A fixed optimization experiment workflow
RAG optimization should feel like experimentation, not like tuning mysterious parameters. A beginner-friendly workflow is: first fix 20 to 50 evaluation questions, then run a baseline, record retrieval hits, answer correctness, and whether citations support the conclusion, and then change only one variable at a time.

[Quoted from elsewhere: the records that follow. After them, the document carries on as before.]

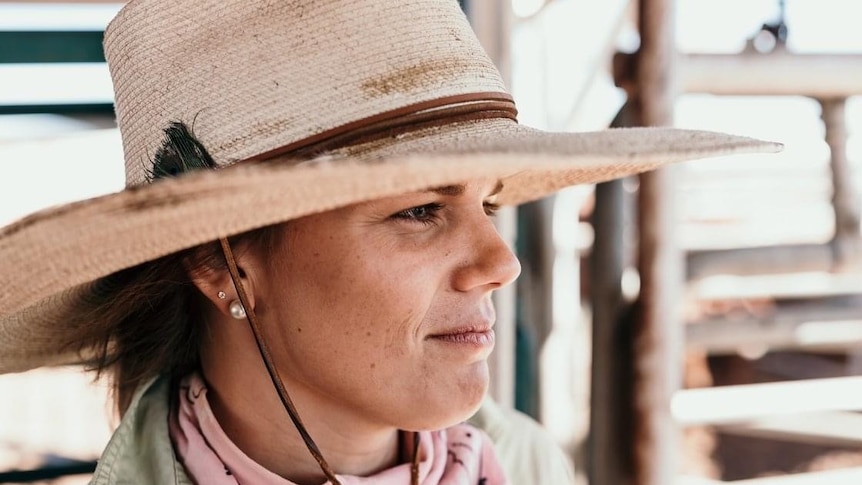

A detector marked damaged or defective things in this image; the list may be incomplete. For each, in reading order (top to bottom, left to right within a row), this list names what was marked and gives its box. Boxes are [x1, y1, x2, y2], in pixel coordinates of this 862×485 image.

rusty pole [636, 0, 680, 484]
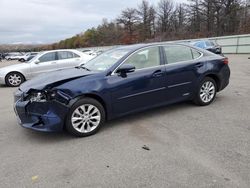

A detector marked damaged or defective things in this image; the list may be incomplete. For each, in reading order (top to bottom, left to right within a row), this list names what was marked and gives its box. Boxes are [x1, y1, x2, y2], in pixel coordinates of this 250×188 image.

crumpled hood [19, 67, 94, 92]
damaged front end [13, 87, 72, 131]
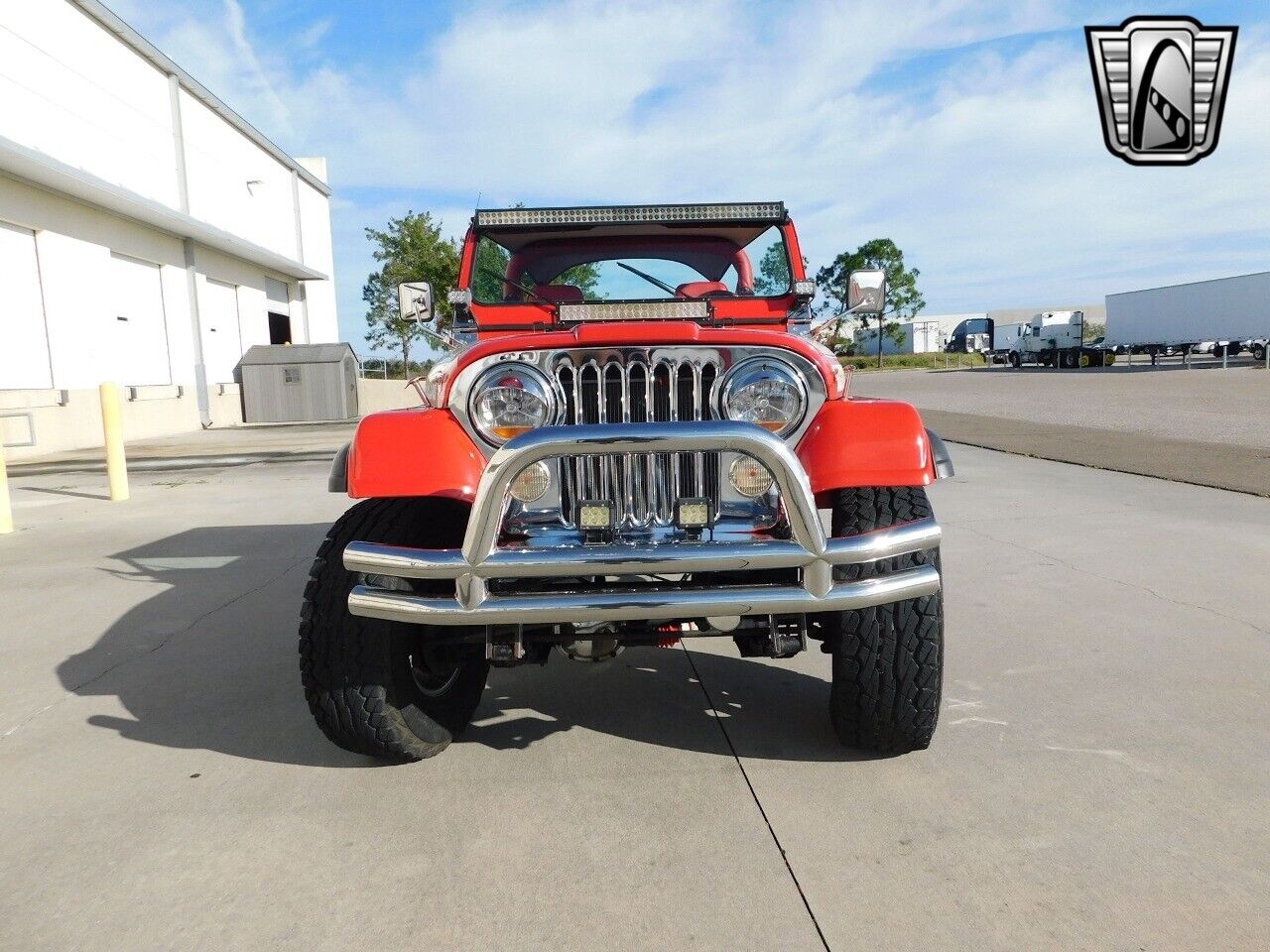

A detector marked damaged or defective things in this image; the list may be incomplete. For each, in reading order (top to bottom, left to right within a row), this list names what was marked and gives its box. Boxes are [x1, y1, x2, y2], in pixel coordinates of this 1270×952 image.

pavement crack [1, 555, 310, 741]
pavement crack [954, 525, 1264, 637]
pavement crack [686, 645, 832, 949]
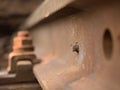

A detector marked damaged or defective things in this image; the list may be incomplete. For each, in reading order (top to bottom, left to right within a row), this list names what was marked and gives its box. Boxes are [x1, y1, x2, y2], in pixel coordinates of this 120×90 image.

rusty metal surface [24, 1, 120, 89]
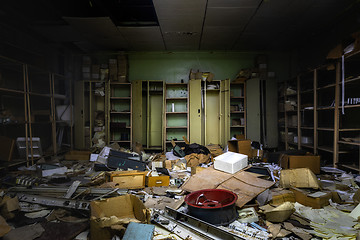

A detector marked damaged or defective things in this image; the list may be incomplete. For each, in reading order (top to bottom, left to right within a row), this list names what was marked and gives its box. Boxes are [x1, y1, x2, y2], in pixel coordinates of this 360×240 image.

broken wood board [181, 166, 274, 207]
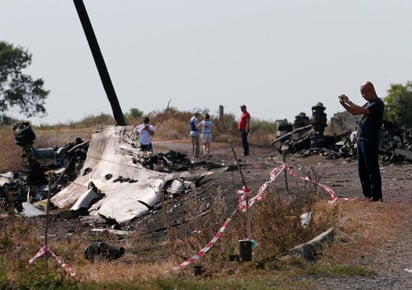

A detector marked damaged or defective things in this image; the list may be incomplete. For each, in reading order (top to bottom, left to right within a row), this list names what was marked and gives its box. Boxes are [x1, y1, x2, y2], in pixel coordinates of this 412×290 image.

crumpled metal sheet [51, 125, 216, 224]
burnt wreckage [274, 101, 412, 163]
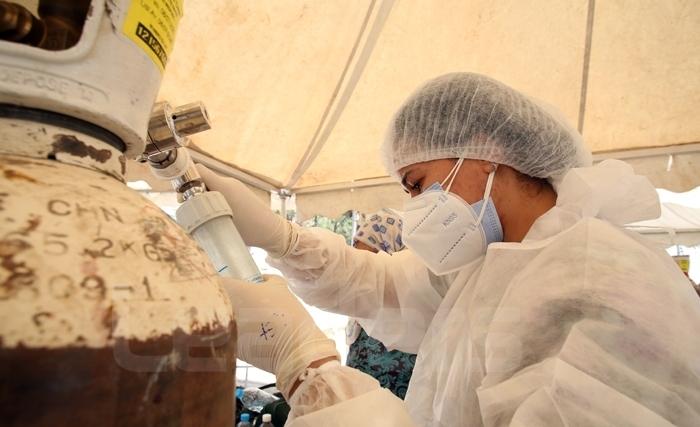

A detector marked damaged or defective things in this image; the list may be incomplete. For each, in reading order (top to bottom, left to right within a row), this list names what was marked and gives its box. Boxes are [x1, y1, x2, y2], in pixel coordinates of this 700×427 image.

rust stain on cylinder [52, 135, 113, 164]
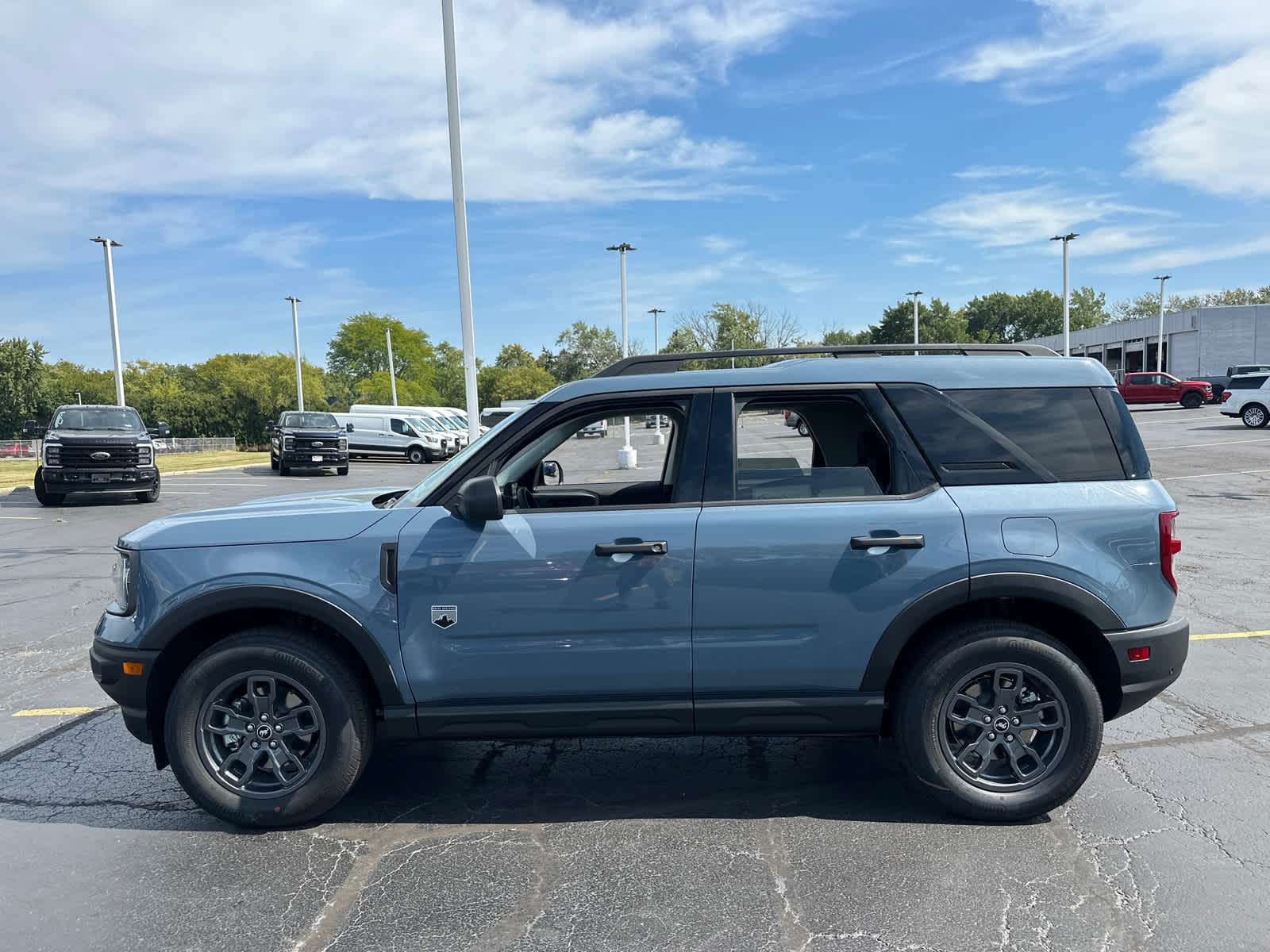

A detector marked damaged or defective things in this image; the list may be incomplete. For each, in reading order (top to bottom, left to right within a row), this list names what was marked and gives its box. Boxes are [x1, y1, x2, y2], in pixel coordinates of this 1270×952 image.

cracked asphalt [2, 411, 1270, 952]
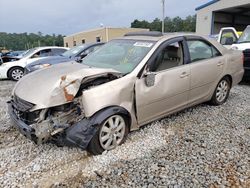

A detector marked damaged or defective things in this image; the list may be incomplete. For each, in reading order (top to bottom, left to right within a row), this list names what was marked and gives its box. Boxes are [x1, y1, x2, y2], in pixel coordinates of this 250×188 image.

damaged hood [13, 61, 119, 109]
detached front bumper [7, 102, 38, 143]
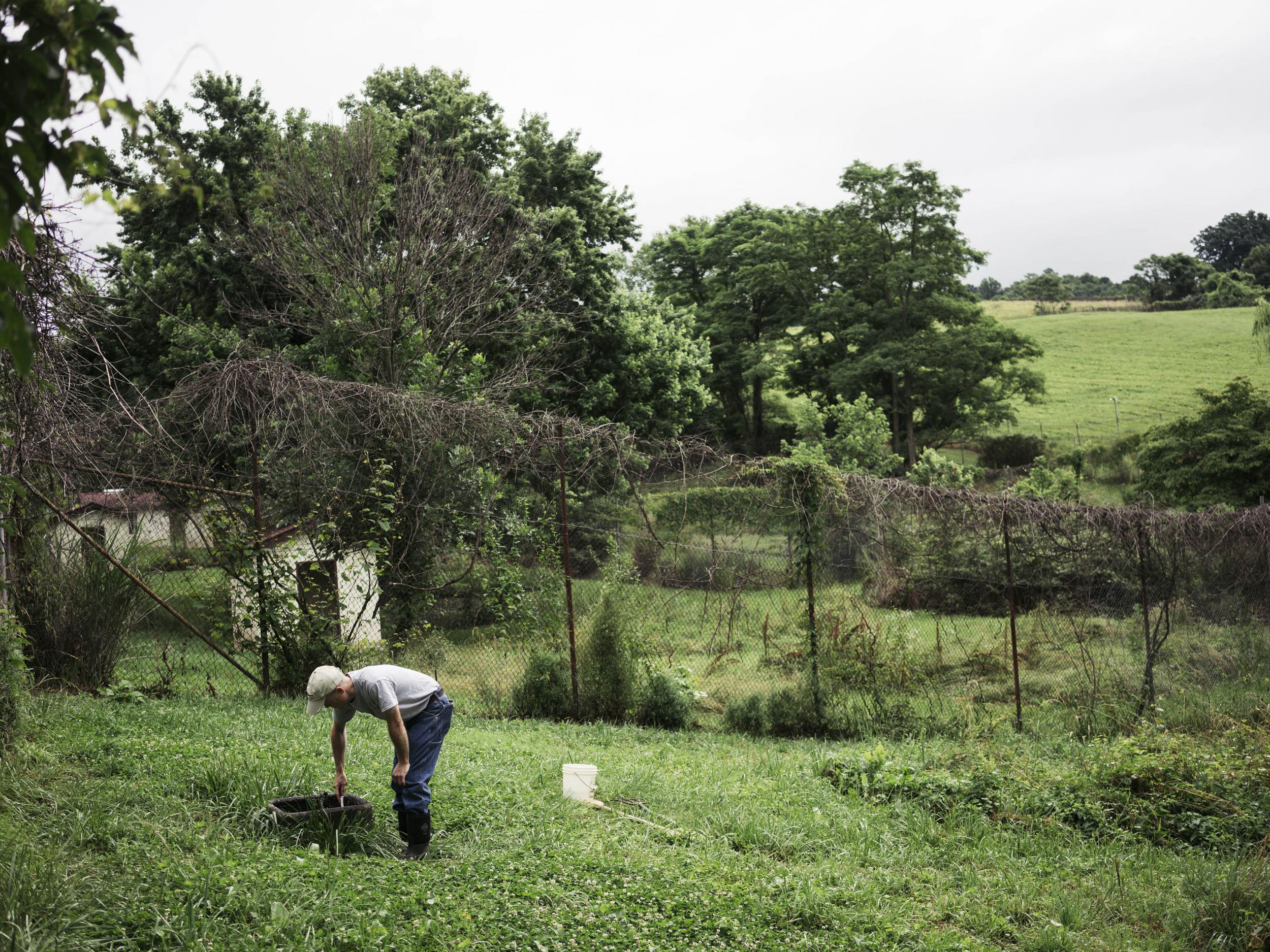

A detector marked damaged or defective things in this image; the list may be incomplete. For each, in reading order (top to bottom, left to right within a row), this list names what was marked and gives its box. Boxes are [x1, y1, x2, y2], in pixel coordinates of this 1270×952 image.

rusty fence post [249, 443, 268, 695]
rusty fence post [553, 422, 577, 715]
rusty fence post [1000, 508, 1020, 731]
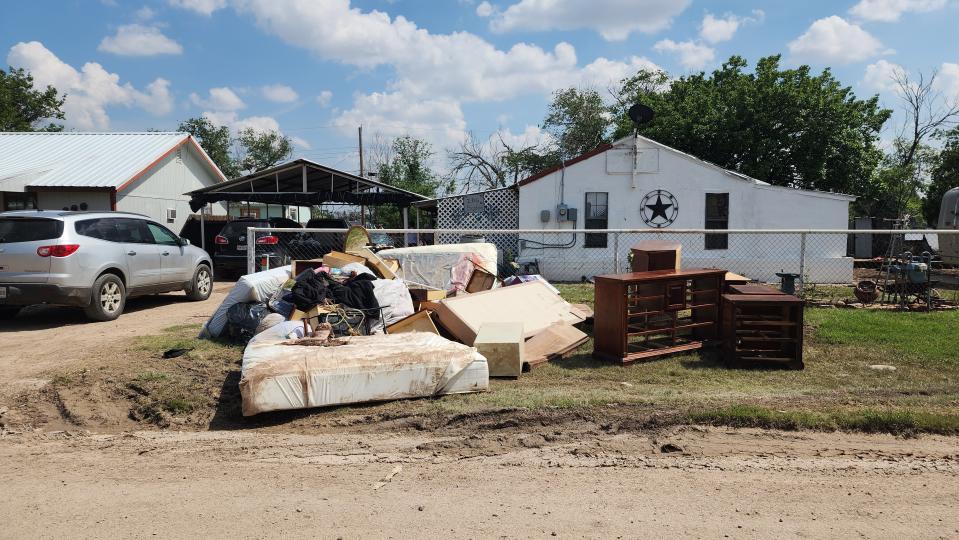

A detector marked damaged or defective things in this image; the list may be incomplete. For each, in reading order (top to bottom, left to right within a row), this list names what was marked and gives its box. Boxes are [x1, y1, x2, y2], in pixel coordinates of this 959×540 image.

damaged furniture [596, 268, 724, 362]
damaged mattress [239, 330, 488, 414]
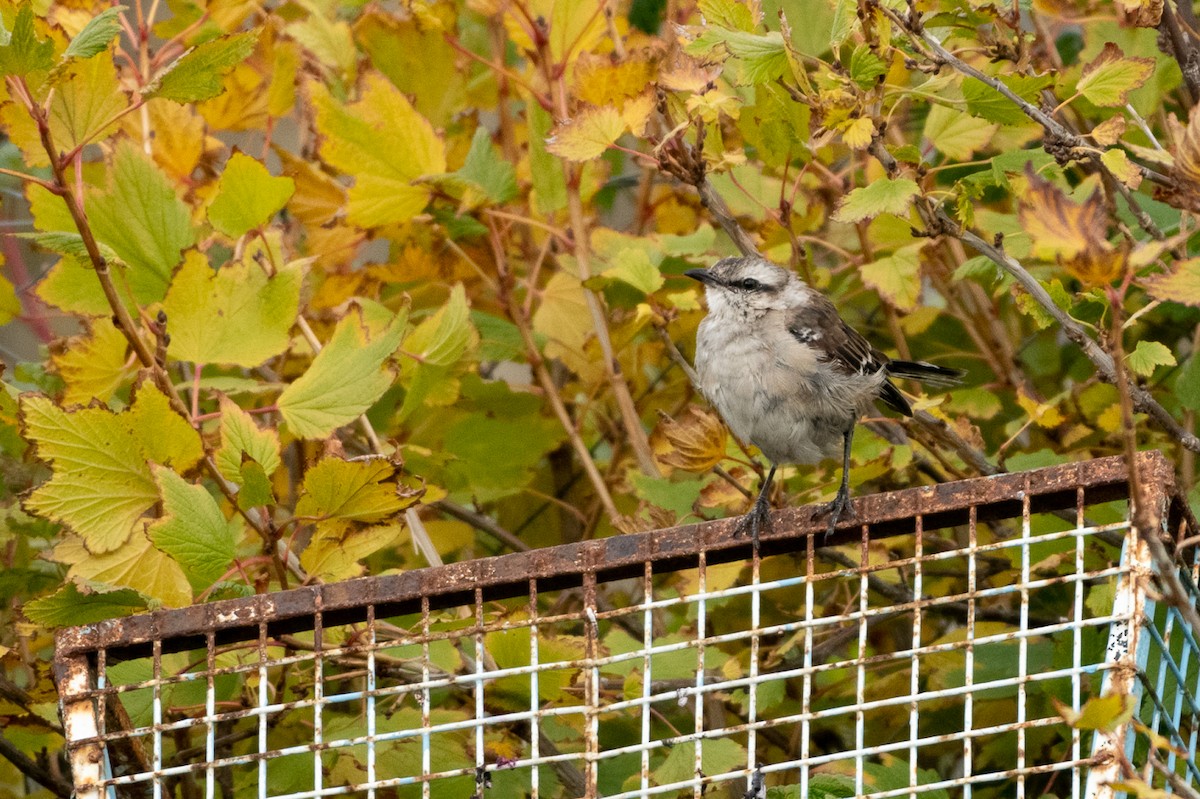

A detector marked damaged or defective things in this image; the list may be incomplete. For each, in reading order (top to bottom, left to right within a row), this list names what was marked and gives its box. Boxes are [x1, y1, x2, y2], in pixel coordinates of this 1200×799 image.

rusty metal frame [49, 451, 1200, 796]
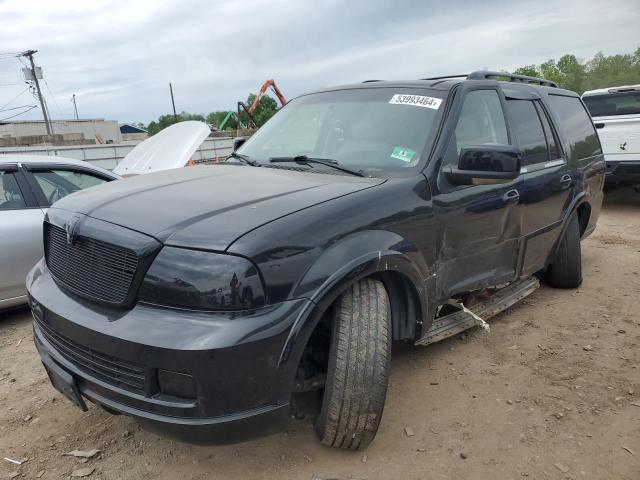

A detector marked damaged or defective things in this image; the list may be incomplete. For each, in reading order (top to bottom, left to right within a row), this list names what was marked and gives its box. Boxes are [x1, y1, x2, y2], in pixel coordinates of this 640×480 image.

damaged running board [416, 278, 540, 344]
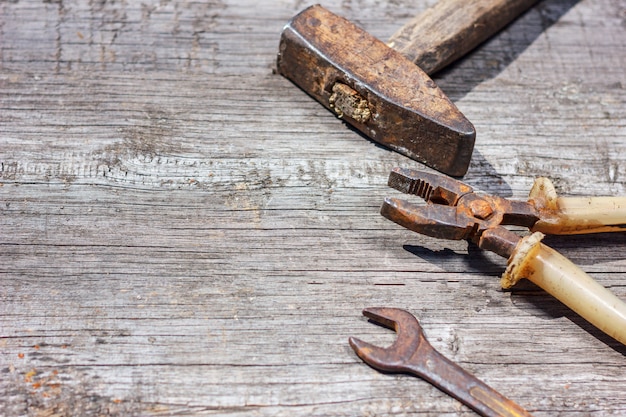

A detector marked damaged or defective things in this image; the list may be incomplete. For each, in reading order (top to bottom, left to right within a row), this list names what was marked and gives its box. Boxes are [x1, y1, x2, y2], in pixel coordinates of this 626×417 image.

rusty hammer [276, 0, 536, 176]
rusty pliers [378, 167, 624, 346]
rusty wrench [346, 306, 532, 416]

| Step | Deliverable | Success criterion |
|---|---|---|
| Build a baseline | Current config, evaluation set, failure samples | Can reproduce the same batch of results |
| Change one variable | For example, change only chunk size or add rerank | All other settings stay the same |
| Compare metrics | Hit@k, answer accuracy, citation faithfulness, average latency | At least one key metric improves, and side effects are acceptable |
| Review failure cases | List both new failures and fixed failures | Understand why it got better or worse |
| Decide whether to keep it | Write one conclusion sentence | Not “it feels better,” but “it works better for which type of problem” |
An optimization record can look like this:
| Experiment | Change | Improvement | Cost | Conclusion |
|---|---|---|---|---|
| baseline | Keyword search, top-k=3 | Stable on exact terminology | Weak on paraphrased questions | Keep as the control group |
| exp-1 | Add query rewrite | Better hit rate on paraphrased questions | A few incorrect rewrites | Keep it, but log the rewrites |
| exp-2 | Add rerank | Correct materials are ranked higher | Increased latency | If latency is acceptable, make it the standard version |
Checking the trade-off between cost, latency, and quality
A RAG system is not only about getting the highest score. In real projects, you also need to consider whether users can afford to wait, whether the cost is manageable, and whether the results are stable.
| Optimization action | Possible benefit | Possible cost | When it is suitable |
|---|---|---|---|
Increase top_k | Reduce missed retrievals | Longer context, more noise, higher cost | When the correct material often does not enter the candidate set |
| Add rerank | Better ranking accuracy | More latency, higher implementation complexity | When the answer is in the candidate set but ranked too low |
| Query rewrite | Better matches for conversational questions | May distort the question | When user wording differs greatly from document wording |
| Stronger embedding | Better semantic retrieval | Rebuild index, increased cost | When the baseline proves semantic retrieval is the bottleneck |
| Stricter prompt | Fewer hallucinations | May make answers more conservative | When the model tends to make things up even when materials are insufficient |
When optimizing, remember one principle: if the system does not yet have retrieval logs and an evaluation set, do not rush to add complex components. Without observation, it is hard to tell whether a complex component is solving the problem or creating new uncertainty.
Summary
The most important takeaway in this section is:
RAG optimization is not just changing one parameter; it is about finding balance among retrieval quality, context quality, generation constraints, cost, and speed.
Truly effective optimization usually starts by locating the bottleneck, not by blindly stacking more components.
Exercises
- Change
max_charsinpack_context()and observe how the selected chunks change. - Create your own set of different
chunk_size / top_kconfigurations and practice running small comparison experiments. - Think about this: if the system always “retrieves the right material, but the answer is still off,” what should you optimize next?